▸ **Text passage**:
In the scatterplot displayed two distinct clusters of observations can be clearly distinguished: the first, particulary wide and with high variability in both dimensions, is composed by all units with level of eicosenoic above 10; the second, extremely shrunk along the Y axis, consists exclusively of points with an eicosenoic level between 1 and 3, as it can be observed by hovering over the data points.

\(~\)

Task 2.2

p2 <- plot_ly(d, x = ~Region, type = "histogram", histnorm = "percent", color = I("#5b3a29")) %>% 
  layout(barmode="overlay", xaxis = list(title = "Region", titlefont = list(size = 18)), 
         bargap = 0.15)

bscols(widths=c(2, NA), filter_slider("FL", "Level of Stearic", d, ~stearic), 
       subplot(p1,p2, titleX = T, titleY = T) %>% 
         highlight(on = "plotly_select", off = "plotly_deselect",
                   dynamic = T, opacityDim = I(1), persistent = T,
                   color = c(toRGB("#450e50"), toRGB("steelblue"), toRGB("deeppink"))) %>% 
         hide_legend())

Analysis:

With the use of the brushing tool, it’s possible to clearly distinguish the various regions exclusively through the levels of linoleic and eicosenoic combined. As shown in Figure 2.2.1, the North region actually is the first cluster identified in the previous step. The remaining two regions belong instead to the second one, but are uniquely defined by the level of linoleic acid: Sardinian oils have a maximum amount of 1050, while olives from the South have a minimum value of linoleic of 1057.

▸ **Raw data**:

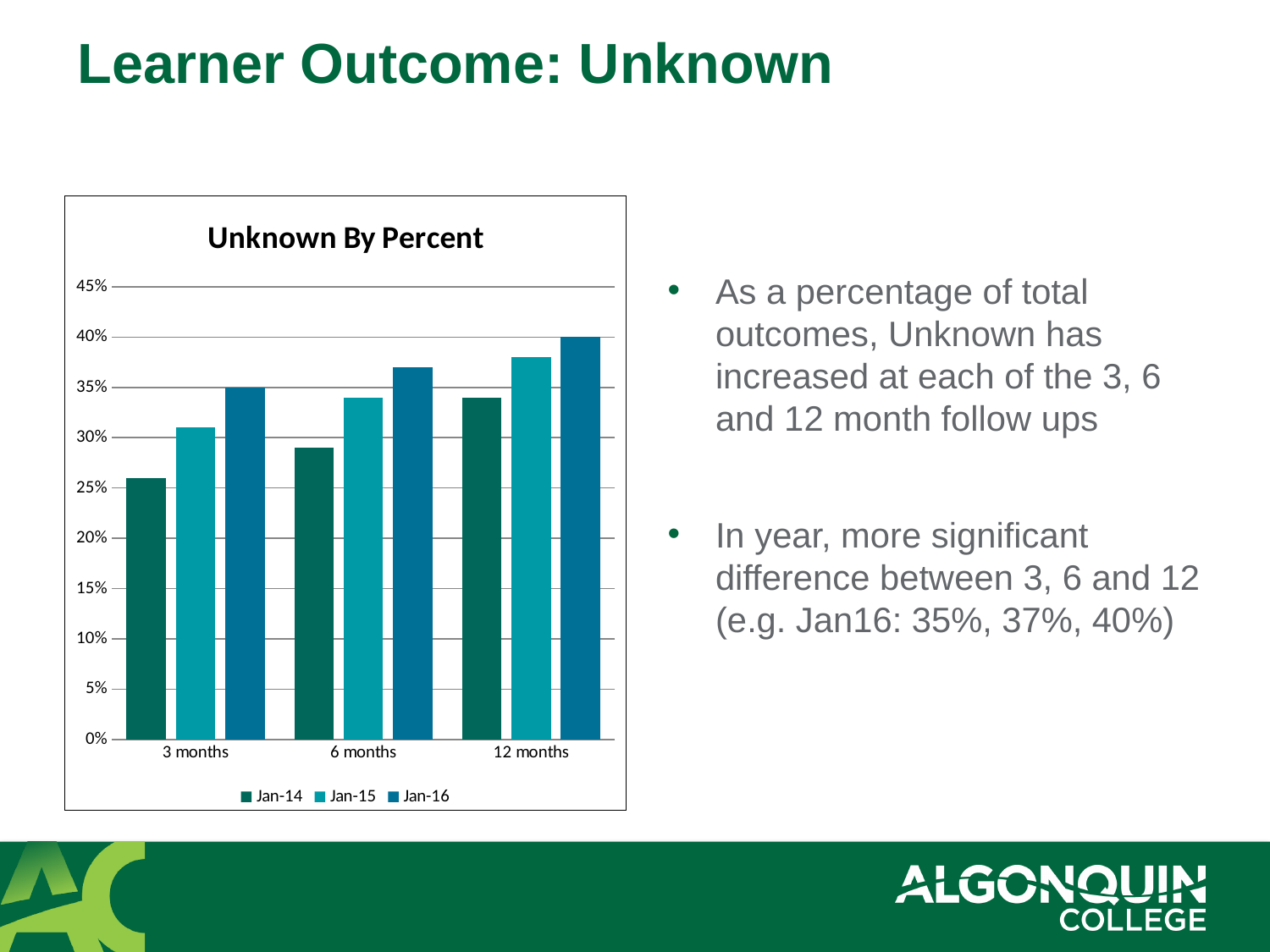
What is the title of the chart? Unknown By Percent What is the value for Jan-16 at 3 months? 35% What is the difference between the Jan-16 values at 12 months and 3 months? 5% Is the value for Jan-15 at 12 months greater or less than 35%? greater What kind of chart is shown on the slide? bar chart Is the value for Jan-14 at 3 months greater or less than 30%? less What is the value for Jan-16 at 12 months? 40% Which is larger at 3 months, Jan-15 or Jan-16? Jan-16 Which series has the highest value at 12 months? Jan-16 How many categories are shown on the x axis of the chart? 3 How many series does the legend of the chart list? 3 Which bar is the lowest in the chart? Jan-14 at 3 months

▸ **Explore the material**:
#1 According to the olive oil analysis, which region makes up the first cluster?
#2 Carry the olive oil analysis on from its last sentence.
The listing plays no part in this.

▸ **Your responses**:
#1 The North region.

#2
Filtering the observations based on the level of stearic, another difference can be spotted: considering approximately only the upper half of the total range of stearic, only one data belonging to the South region remains in the selection, meaning that almost the totality of oils from that region presents a low level of this acid (Figures 2.2.2).

**Figure 2.2.1: Identifying regions with brushing.**

Figure 2.2.1: Identifying regions with brushing.

**Figure 2.2.2: Using level of _stearic_ to identify regions.**

Figure 2.2.2: Using level of stearic to identify regions.

\(~\)

Task 2.3

p3 <- plot_ly(d, x =~linoleic, y =~arachidic, hoverinfo = "text", 
              text = ~paste("Linoleic: ", linoleic, '</br> </br>', "Arachidic: ", arachidic),
              color = I("#808000"), alpha = 0.75) %>%
  layout(xaxis = list(title = "Level of linoleic"), yaxis = list(title = "Level of arachidic"))

subplot(p1, p3, titleX = T, titleY = T) %>%
  highlight(on="plotly_select", off = "plotly_deselect", dynamic=T, persistent = T, opacityDim = I(1),
            color = c(toRGB("#450e50"), toRGB("steelblue"), toRGB("deeppink"), toRGB("orange"))) %>% 
  hide_legend()

Analysis:

The scatterplot of arachidic versus linoleic does not have such clear bundaries between clusters of points. Nonetheless, it seems that low levels of arachidic correspond also to low levels of eicosenoic (Figure 2.3.1, dark purple). Moreover, being 1050 the maximum value of linoleic for the selected data, it also means that those points are all belonging to the island of Sardinia. On the other hand, there is not a clear relationship between outliers for arachidic values and the points present in the first plot. While a group of units with a value of arachidic equal to 100 have extrimely low quantities of eicosenoic, being outliers in both plots (pink), the remaining oils with high concentration of eicosenoic (light blue) or with eicosenoic above 50 (orange) do not show any precise link with the other variable.

**Figure 2.3.1: Outliers for values of _arachidic_ and _eicosenoic_.**

Figure 2.3.1: Outliers for values of arachidic and eicosenoic.

\(~\)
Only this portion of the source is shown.